The American Civil Liberties Union has filed a brief supporting a challenge to the use of a cellphone tracking device in a federal case in Maryland, arguing that the technology raises "serious Fourth Amendment concerns" and that authorities misled a judge in obtaining a court order.
The case involves a murder-for-hire sting conducted by Baltimore police and the FBI this year, according to court records. Police gave a cellphone to Derrick Smith so he could communicate with an undercover officer, and later used a device known as a stingray to locate the phone.
The device, which was developed for the military, mimics a cellphone tower to force all phones in range to connect to it. Civil liberties advocates say it exposes the information of bystanders.
The stingray helped police pinpoint the phone inside the home of Robert Harrison, who along with Smith is now facing murder-for-hire charges.
The disclosure by authorities that they had used a stingray was a rare admission regarding a technology that police across the country have sought to keep secret, The Baltimore Sun reported this week.
Harrison's attorney, C. Justin Brown, is fighting to suppress the phone evidence on the grounds that its use amounted to a search that was not clearly authorized by a court order.
The government, in its response to Brown's filing, said it could not discuss the technology in detail but that the court order police obtained was appropriate.
In its supporting brief, the ACLU adds to Brown's arguments, saying the device's ability to locate phones inside homes raises questions about whether it is subject to sufficient court oversight.
"No search warrant … would permit the police to search the homes of every house in a neighborhood," the ACLU atorneys wrote. "Yet, with the stingray, the police can do just that, searching every home, vehicle, purse and pocket in a given area without anyone ever learning that their devices were searched by the police."
The organization cites two recent cases, reported by The Baltimore Sun, in which police said they were able to locate a phone inside a home or moving vehicle. Prosecutors in two other Baltimore cases withdrew evidence recently after police told a city judge they couldn't discuss the device.
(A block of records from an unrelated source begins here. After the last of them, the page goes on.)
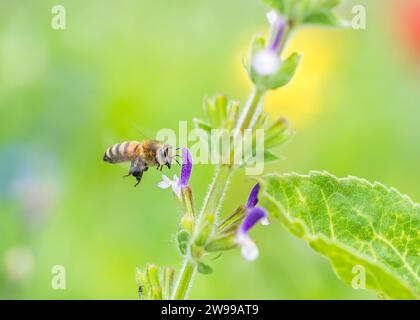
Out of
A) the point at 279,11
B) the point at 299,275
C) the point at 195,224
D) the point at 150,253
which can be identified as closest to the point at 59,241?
the point at 150,253

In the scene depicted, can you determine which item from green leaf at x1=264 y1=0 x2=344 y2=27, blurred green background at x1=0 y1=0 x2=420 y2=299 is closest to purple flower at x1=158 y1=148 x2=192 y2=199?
green leaf at x1=264 y1=0 x2=344 y2=27

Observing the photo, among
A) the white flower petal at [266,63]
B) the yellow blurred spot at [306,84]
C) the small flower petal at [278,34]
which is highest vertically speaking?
the yellow blurred spot at [306,84]

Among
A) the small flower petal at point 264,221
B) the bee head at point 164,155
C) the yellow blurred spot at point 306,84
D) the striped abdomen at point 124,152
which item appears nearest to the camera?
the small flower petal at point 264,221

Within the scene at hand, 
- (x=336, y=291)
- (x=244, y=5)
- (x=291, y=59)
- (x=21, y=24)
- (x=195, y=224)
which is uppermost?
(x=244, y=5)

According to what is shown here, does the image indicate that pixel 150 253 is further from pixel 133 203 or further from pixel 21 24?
pixel 21 24

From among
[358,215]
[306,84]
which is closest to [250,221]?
[358,215]

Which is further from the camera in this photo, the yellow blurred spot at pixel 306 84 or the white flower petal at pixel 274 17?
the yellow blurred spot at pixel 306 84

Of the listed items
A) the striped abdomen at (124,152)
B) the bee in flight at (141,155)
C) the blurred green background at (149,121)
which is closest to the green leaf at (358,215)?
the bee in flight at (141,155)

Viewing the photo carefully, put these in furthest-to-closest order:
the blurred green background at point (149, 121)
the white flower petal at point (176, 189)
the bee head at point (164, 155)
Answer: the blurred green background at point (149, 121), the bee head at point (164, 155), the white flower petal at point (176, 189)

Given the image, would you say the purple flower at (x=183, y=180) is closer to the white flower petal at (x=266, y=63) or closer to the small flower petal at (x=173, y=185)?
the small flower petal at (x=173, y=185)
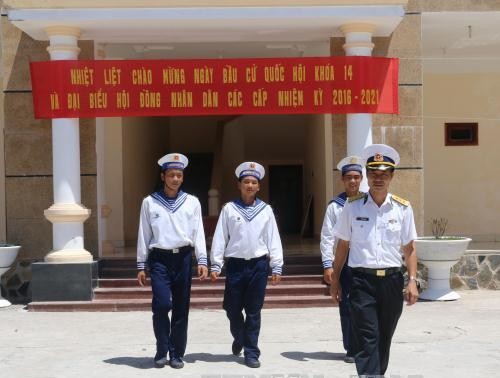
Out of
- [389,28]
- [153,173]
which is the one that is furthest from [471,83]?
[153,173]

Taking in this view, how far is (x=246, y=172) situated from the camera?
23.3ft

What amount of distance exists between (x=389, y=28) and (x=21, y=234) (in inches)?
218

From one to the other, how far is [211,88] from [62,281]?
3054 millimetres

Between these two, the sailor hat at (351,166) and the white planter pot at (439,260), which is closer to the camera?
the sailor hat at (351,166)

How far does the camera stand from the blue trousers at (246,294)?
7.06m

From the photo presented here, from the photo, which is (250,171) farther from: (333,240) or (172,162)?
(333,240)

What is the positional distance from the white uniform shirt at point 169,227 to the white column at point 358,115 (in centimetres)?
358

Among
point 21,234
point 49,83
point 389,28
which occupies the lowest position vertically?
point 21,234

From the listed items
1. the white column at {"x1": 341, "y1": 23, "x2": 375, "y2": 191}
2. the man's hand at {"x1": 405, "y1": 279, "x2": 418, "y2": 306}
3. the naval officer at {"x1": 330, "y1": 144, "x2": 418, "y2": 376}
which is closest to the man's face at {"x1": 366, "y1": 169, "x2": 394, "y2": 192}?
the naval officer at {"x1": 330, "y1": 144, "x2": 418, "y2": 376}

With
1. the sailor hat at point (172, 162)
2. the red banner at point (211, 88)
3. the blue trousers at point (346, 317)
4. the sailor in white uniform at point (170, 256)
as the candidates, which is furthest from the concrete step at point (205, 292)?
the sailor hat at point (172, 162)

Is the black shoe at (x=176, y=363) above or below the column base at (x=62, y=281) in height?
below

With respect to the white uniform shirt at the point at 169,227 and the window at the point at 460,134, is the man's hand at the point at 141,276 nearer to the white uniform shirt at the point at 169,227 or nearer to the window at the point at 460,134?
the white uniform shirt at the point at 169,227

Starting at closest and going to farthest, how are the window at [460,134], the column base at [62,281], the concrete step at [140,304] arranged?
the concrete step at [140,304] < the column base at [62,281] < the window at [460,134]

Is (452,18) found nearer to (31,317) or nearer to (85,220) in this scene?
(85,220)
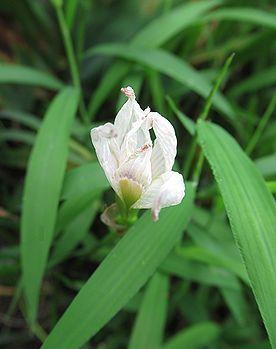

"In Baltimore," the ACLU wrote, "police are invoking a secret nondisclosure agreement with the federal government to justify affirmative concealment of information about stingray use from judges and defense counsel."
The government said the court order obtained by authorities, called a pen register, covers the technology because it refers to cellular tracking device and GPS location information.
But the ACLU argues that the state's statute for such pen register orders "makes no provision for, or even mention of, a 'cellular tracking device' " and is commonly understood to only include the "trapping" of call log information.
"In addition, there is absolutely no indication in the application or the order that the authorization will subject potentially unlimited numbers of innocent third parties to dragnet surveillance, none of whom will ever receive notice that their phones were tracked and that the search will intrude into constitutionally protected spaces," the ACLU wrote.
The government says it can't discuss stingrays because it would tip off criminals. The ACLU says information about the technology is already in the public domain.
Arguments are scheduled for January.